## [Task]
Copy out the data verbatim from the line containing "Looking at the" through the end of the data, inclusive, and leave the pictures out of your answer.

## [Data extract]

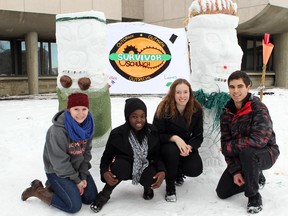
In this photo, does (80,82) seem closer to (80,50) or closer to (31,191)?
(80,50)

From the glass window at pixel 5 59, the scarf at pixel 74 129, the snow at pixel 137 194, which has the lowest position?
the snow at pixel 137 194

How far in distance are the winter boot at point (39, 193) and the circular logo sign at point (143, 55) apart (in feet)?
18.5

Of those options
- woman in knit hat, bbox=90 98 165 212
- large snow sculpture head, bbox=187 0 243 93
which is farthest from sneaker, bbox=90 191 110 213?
large snow sculpture head, bbox=187 0 243 93

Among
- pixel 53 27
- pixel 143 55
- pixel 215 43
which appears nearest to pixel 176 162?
pixel 215 43

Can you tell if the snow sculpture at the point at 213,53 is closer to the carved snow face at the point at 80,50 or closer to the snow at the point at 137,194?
the snow at the point at 137,194

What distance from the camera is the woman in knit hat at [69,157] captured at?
2.34m

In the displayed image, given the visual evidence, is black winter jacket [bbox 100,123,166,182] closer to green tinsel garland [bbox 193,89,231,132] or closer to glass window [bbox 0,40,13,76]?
green tinsel garland [bbox 193,89,231,132]

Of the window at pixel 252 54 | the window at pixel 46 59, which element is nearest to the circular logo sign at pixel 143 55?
the window at pixel 46 59

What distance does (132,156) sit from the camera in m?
2.48

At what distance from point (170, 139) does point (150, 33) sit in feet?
19.4

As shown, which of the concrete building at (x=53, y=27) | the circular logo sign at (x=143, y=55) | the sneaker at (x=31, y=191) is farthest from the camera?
the concrete building at (x=53, y=27)

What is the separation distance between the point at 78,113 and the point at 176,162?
33.2 inches

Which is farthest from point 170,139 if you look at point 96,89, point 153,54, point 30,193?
point 153,54

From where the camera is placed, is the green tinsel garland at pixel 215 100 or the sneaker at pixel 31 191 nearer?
the sneaker at pixel 31 191
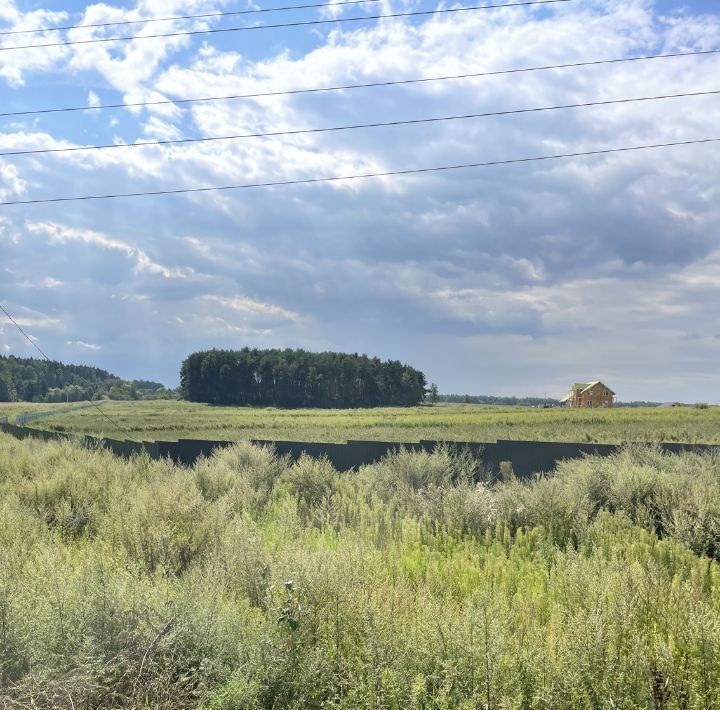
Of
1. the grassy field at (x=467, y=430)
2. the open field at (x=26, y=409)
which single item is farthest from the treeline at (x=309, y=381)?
the grassy field at (x=467, y=430)

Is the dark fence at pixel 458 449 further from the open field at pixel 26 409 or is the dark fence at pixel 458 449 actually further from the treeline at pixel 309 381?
the treeline at pixel 309 381

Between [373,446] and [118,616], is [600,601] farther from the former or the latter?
[373,446]

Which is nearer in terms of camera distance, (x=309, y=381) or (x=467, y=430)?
(x=467, y=430)

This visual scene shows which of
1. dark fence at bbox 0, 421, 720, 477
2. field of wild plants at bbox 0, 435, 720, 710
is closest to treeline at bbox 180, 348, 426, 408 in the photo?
dark fence at bbox 0, 421, 720, 477

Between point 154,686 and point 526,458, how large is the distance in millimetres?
10895

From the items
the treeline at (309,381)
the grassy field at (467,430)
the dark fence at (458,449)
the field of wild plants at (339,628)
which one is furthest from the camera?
the treeline at (309,381)

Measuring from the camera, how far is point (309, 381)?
364 ft

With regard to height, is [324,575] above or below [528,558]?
above

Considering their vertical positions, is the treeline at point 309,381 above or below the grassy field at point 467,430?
above

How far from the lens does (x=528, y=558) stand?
784 cm

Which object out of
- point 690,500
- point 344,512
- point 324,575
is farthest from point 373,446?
point 324,575

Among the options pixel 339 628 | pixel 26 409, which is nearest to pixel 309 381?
pixel 26 409

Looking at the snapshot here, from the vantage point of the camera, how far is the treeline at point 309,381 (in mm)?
109938

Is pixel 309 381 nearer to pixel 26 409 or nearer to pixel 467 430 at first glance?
pixel 26 409
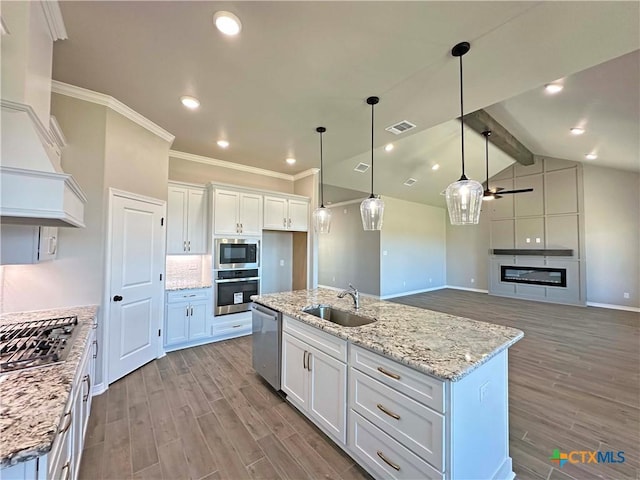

## [Solution to this problem]
Looking at the snapshot here, from the vantage point of the camera, how far is the treeline at point 309,381 (in mm)?
109938

Is pixel 309 381 nearer to pixel 26 409 or nearer to pixel 467 430 at first glance?
pixel 26 409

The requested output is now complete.